QUESTIONS SUR L'EXTRAIT:
a) Répondez à ces questions d'après l'extrait :
(i) À quelle date la décision attaquée a-t-elle été notifiée à la République fédérale d'Allemagne ?
(ii) Dans quel délai le recours en annulation doit-il être formé selon l'article 263, sixième alinéa, TFUE ?
(iii) De combien de jours le délai de distance forfaitaire augmente-t-il ce délai ?
b) Recopiez mot pour mot la partie de l'extrait qui s'ouvre sur les mots « 10      Selon l’article 114 » et se clôt sur « 27 janvier 2011. ».
c) Relevez tous les articles cités dans l'extrait, avec la référence qui les accompagne.

EXTRAIT CHOISI:

10      Selon l’article 114 du règlement de procédure, si une partie demande que le Tribunal statue sur l’irrecevabilité sans engager le débat au fond, la suite de la procédure sur l’exception d’irrecevabilité est orale, sauf décision contraire du Tribunal.

11      En l’espèce, le Tribunal s’estime suffisamment éclairé par les pièces du dossier et décide, en conséquence, qu’il n’y a pas lieu d’ouvrir la procédure orale.

12      À l’appui de son exception d’irrecevabilité, la Commission fait valoir que le présent recours est irrecevable au motif qu’il a été introduit tardivement, la décision attaquée ayant été notifiée à la République fédérale d’Allemagne le 27 janvier 2011.

13      Aux termes de l’article 263, sixième alinéa, TFUE, le recours en annulation doit être formé dans un délai de deux mois à compter, suivant le cas, de la publication de l’acte attaqué, de sa notification à la partie requérante ou, à défaut, du jour où celle-ci en a eu connaissance. En l’occurrence, le délai de recours est à compter à partir de la notification de la décision attaquée, ce qui n’est pas contesté par la République fédérale d’Allemagne. Conformément aux dispositions de l’article 102, paragraphe 2, du règlement de procédure, ce délai doit être augmenté d’un délai de distance forfaitaire de dix jours.

14      En outre, il ressort de la jurisprudence qu’il appartient à la partie qui se prévaut de la tardiveté d’une requête de démontrer à partir de quel jour le délai pour former cette requête a commencé à courir (voir arrêt de la Cour du 17 juillet 2008, Athinaïki Techniki/Commission, C‑521/06 P, Rec. p. I‑5829, point 70, et la jurisprudence citée).

15      Il y a lieu de relever, à l’instar de la République fédérale d’Allemagne, que les conditions d’une notification régulière d’une décision prise en application de l’article 7 du règlement (CE) nº 659/1999 du Conseil, du 22 mars 1999, portant modalités d’application de l’article [108 TFUE] (JO L 83, p. 1), telle que la décision attaquée, ne sont pas définies dans ledit règlement.

MATÉRIEL D'ÉTUDE:

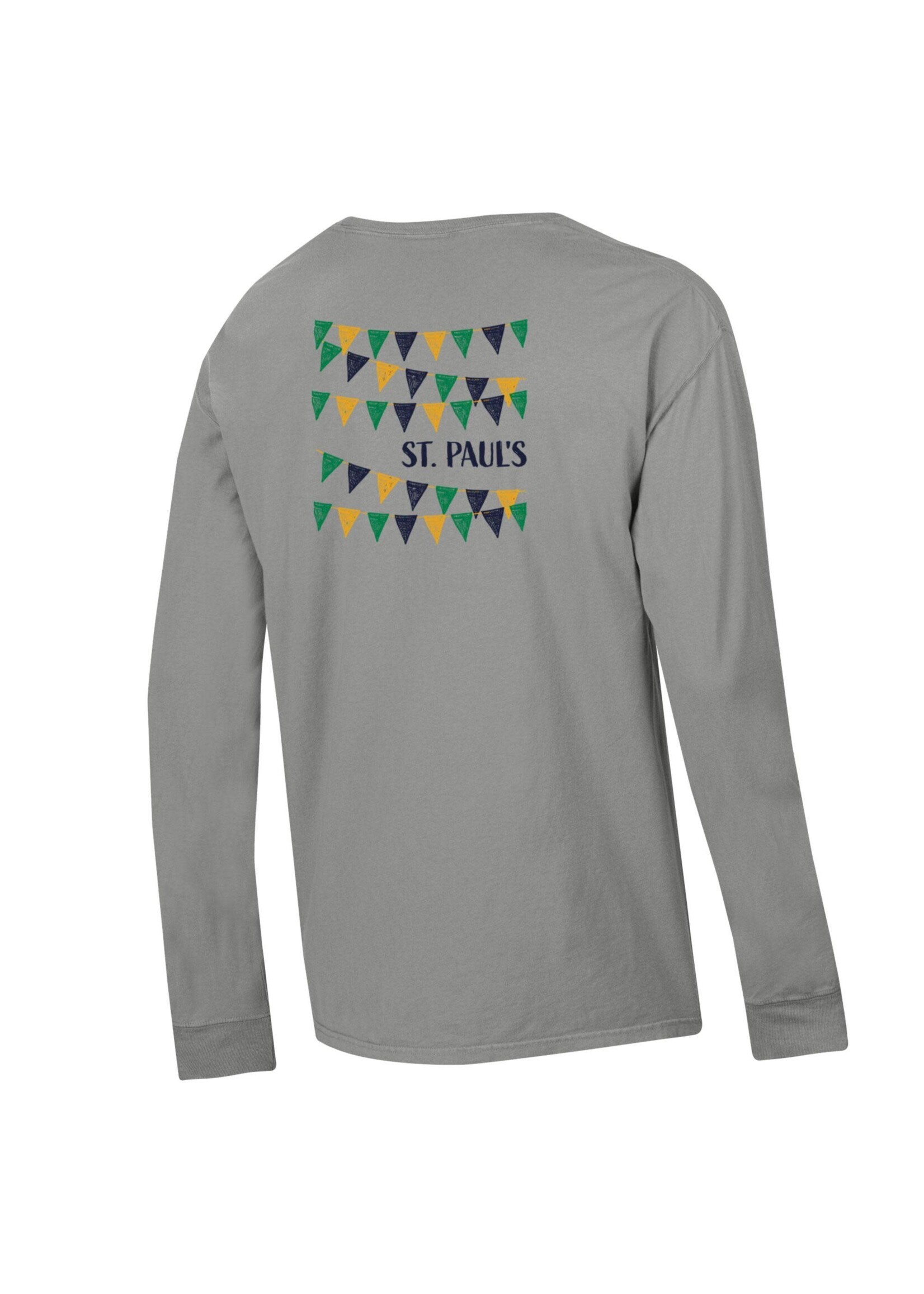 Comfort Wash Comfort Wash LS St Paul's Pennants Adult Grey TSPS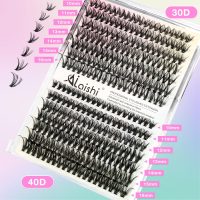 Lash Clusters Kit, DIY Cluster Eyelash Extensions 9‑16mm, 30D+40D, 280pcs Fluffy D Curl Natural Lashes with Lash Bond and Seal, Tweezers–Waterproof Fake Cat Eye Wispy Individual Clusters(16MIX1-1-S) - Image 4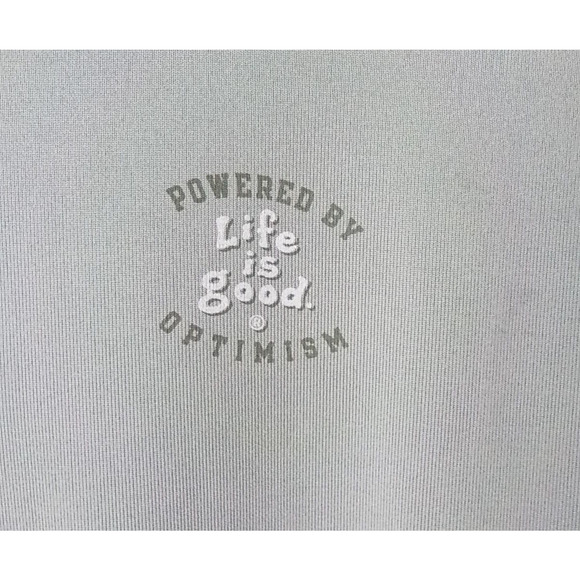 Life Is Good Gray Sports Jacket 1/4 Zip Fitted Outdoors GOOD MOVE Men Sz Medium - Picture 6 of 11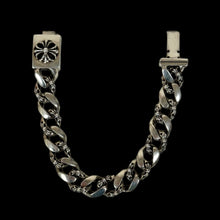 Load image into Gallery viewer, chrome hearts fancy link box ID bracelet sz 8
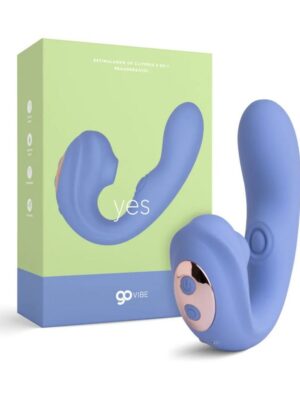 Estimulador de Clitóris Recarregável Go Vibe Yes - Sugador, Vibrador e Flapping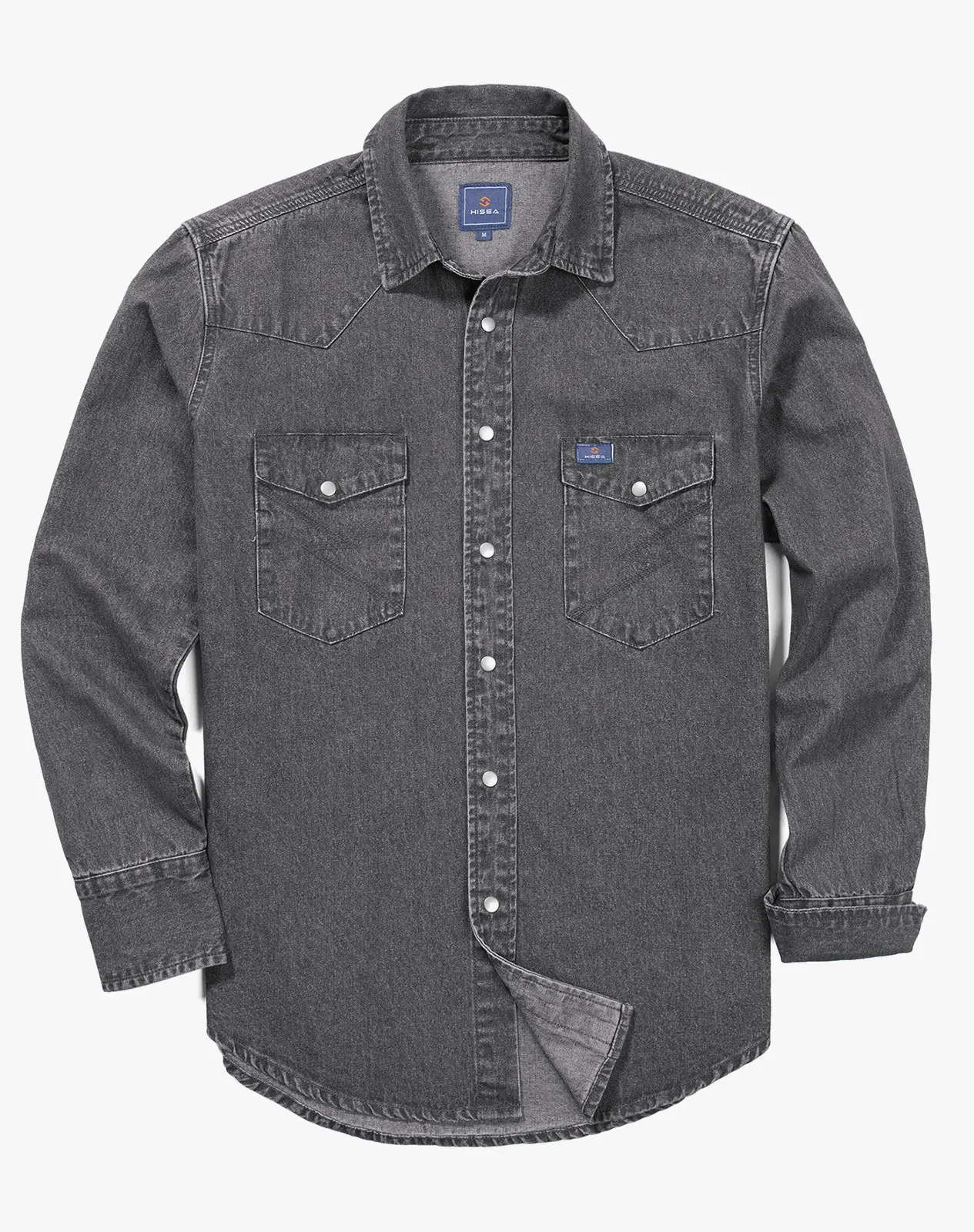 Grey Men‘s Cotton Long Sleeve Regular Fit Work Shirt for GZ51MCP image 3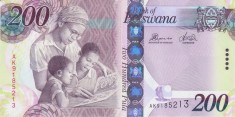 Bancnota Botswana 200 Pula 2016 - P34e UNC foto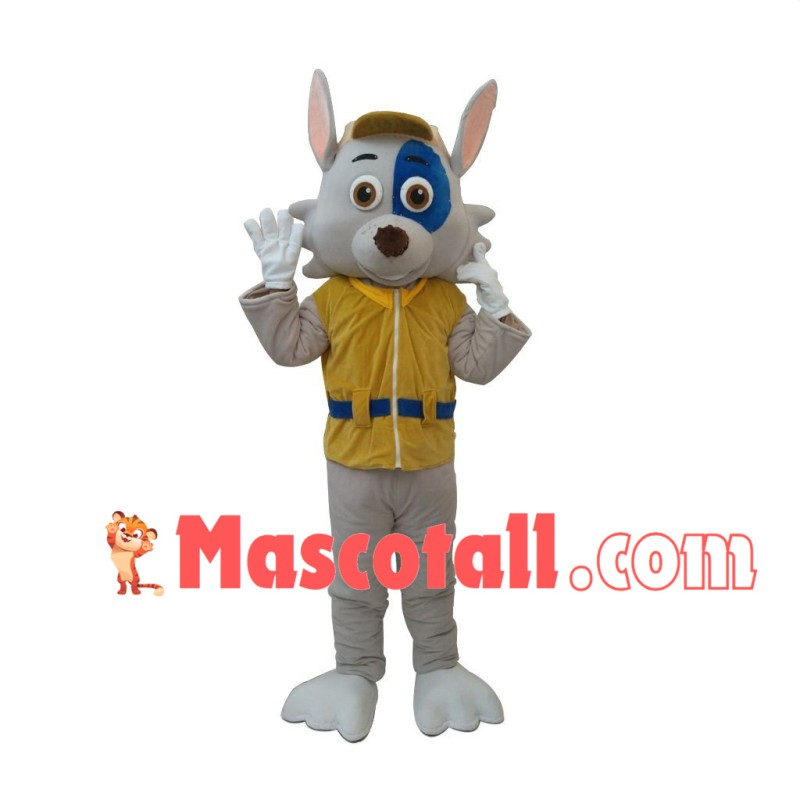 Adult Lovely Dog With Yellow Coat Mascot Costume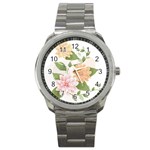 flower035 Sport Metal Watch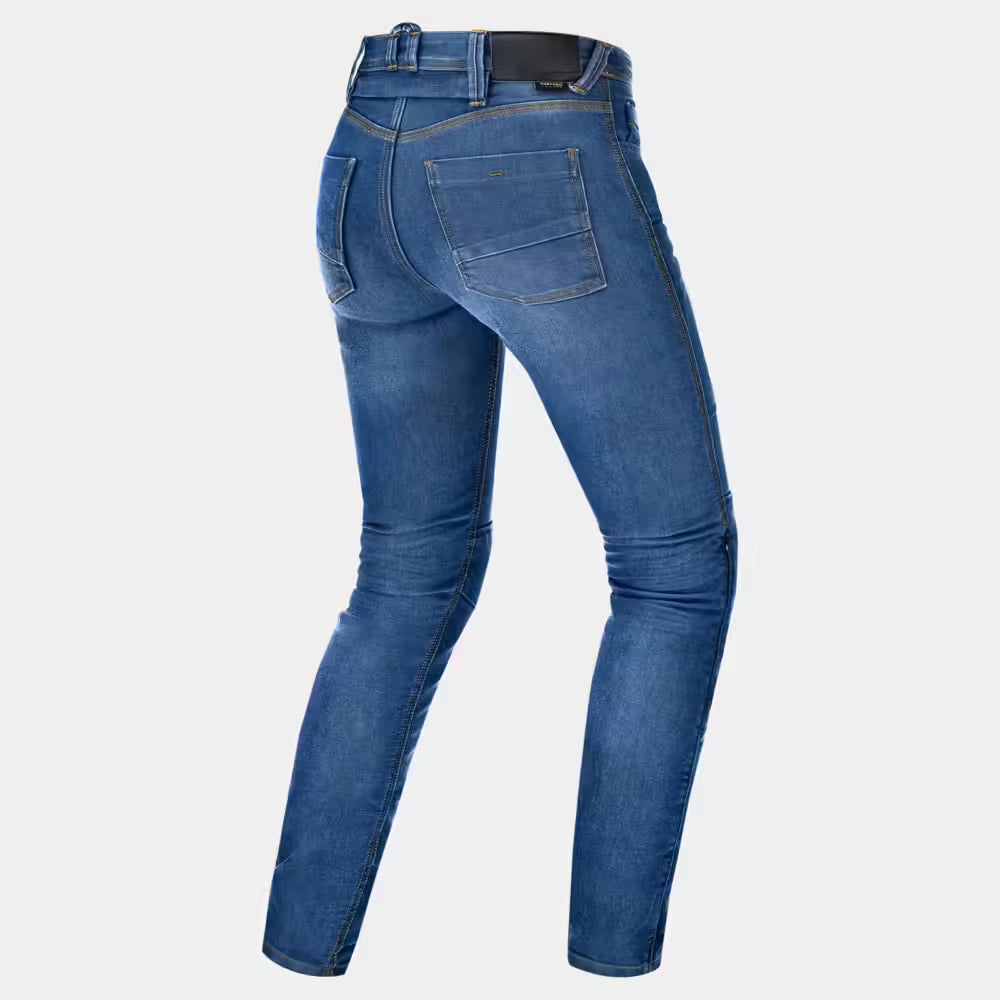 SHIMA RIDGE LADY URBAN MOTORCYCLE JEANS BLUE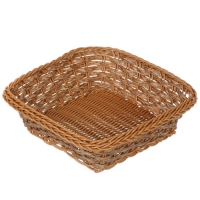 Корзина декоративная 23х23х8 см, квадратная, плетеная, Y4-8904 (485217)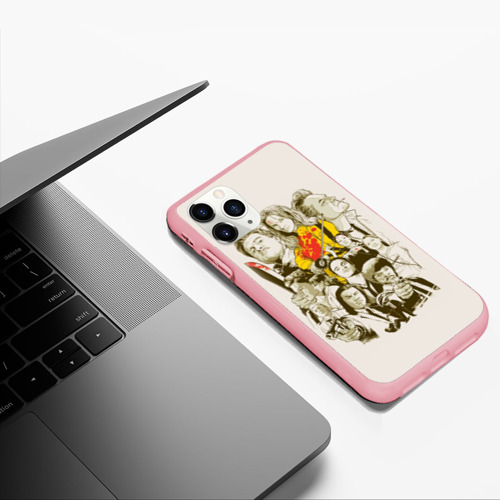 Чехол для iPhone 11 Pro Max матовый Квентин Тарантино, цвет баблгам - фото 5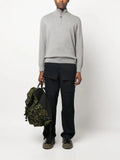 Barbour embroidered-logo high-neck jumper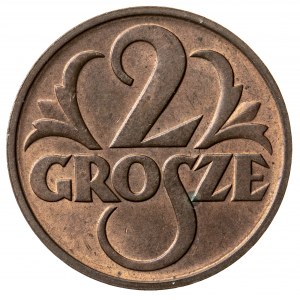 2 grosze 1937, II RP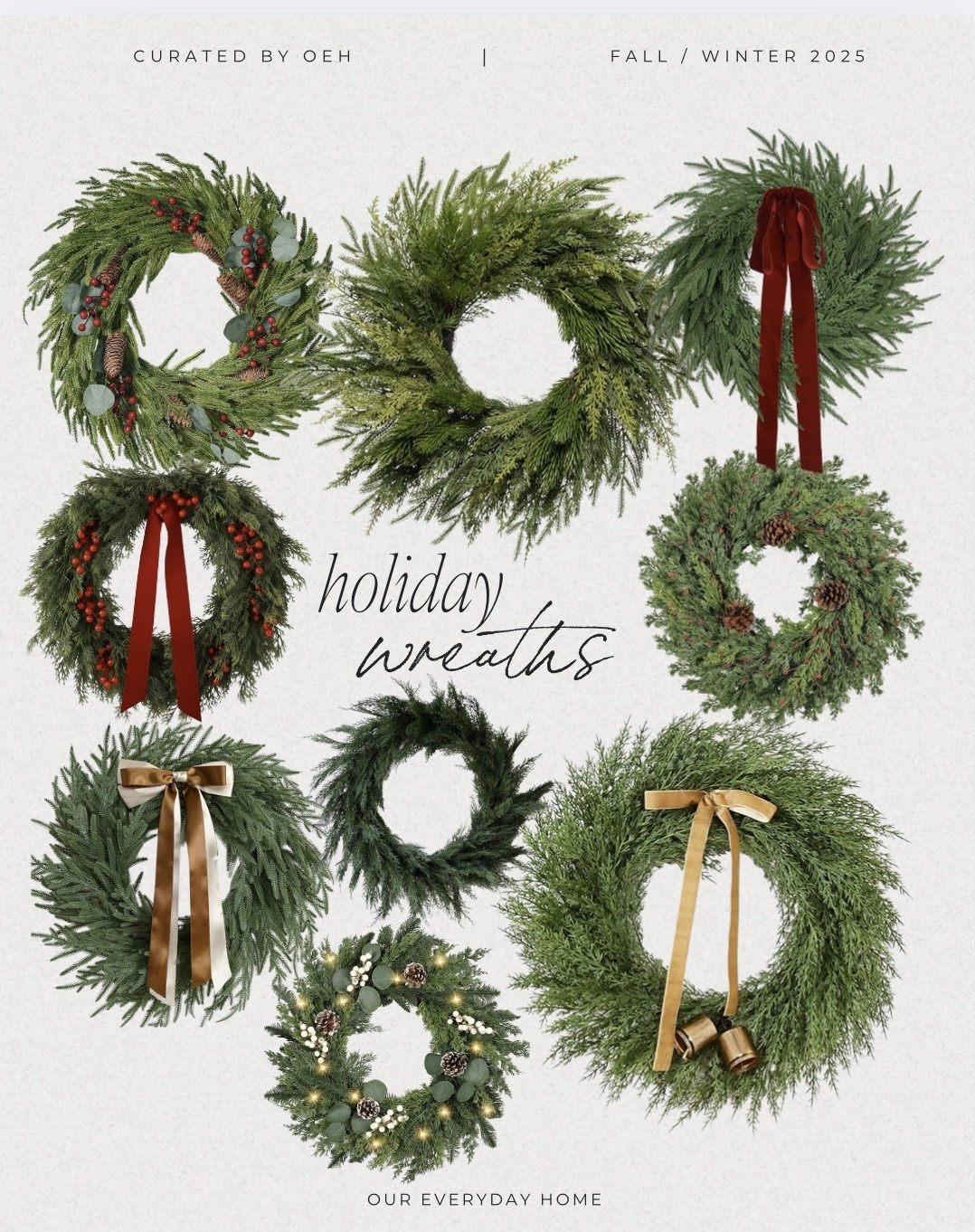 Grab your favorite wreath for the holiday season! 

Christmas wreaths
Christmas decor 

#LTKHoliday #LTKFindsUnder50 #LTKHome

RÉPONSES PAR TÂCHE:
a)
(i) Le 27 janvier 2011.
(ii) Dans un délai de deux mois.
(iii) De dix jours.

b)
10      Selon l’article 114 du règlement de procédure, si une partie demande que le Tribunal statue sur l’irrecevabilité sans engager le débat au fond, la suite de la procédure sur l’exception d’irrecevabilité est orale, sauf décision contraire du Tribunal.

11      En l’espèce, le Tribunal s’estime suffisamment éclairé par les pièces du dossier et décide, en conséquence, qu’il n’y a pas lieu d’ouvrir la procédure orale.

12      À l’appui de son exception d’irrecevabilité, la Commission fait valoir que le présent recours est irrecevable au motif qu’il a été introduit tardivement, la décision attaquée ayant été notifiée à la République fédérale d’Allemagne le 27 janvier 2011.

c)
- article 114 du règlement de procédure
- article 263, sixième alinéa, TFUE
- article 102, paragraphe 2, du règlement de procédure
- article 7 du règlement (CE) nº 659/1999 du Conseil
- article [108 TFUE]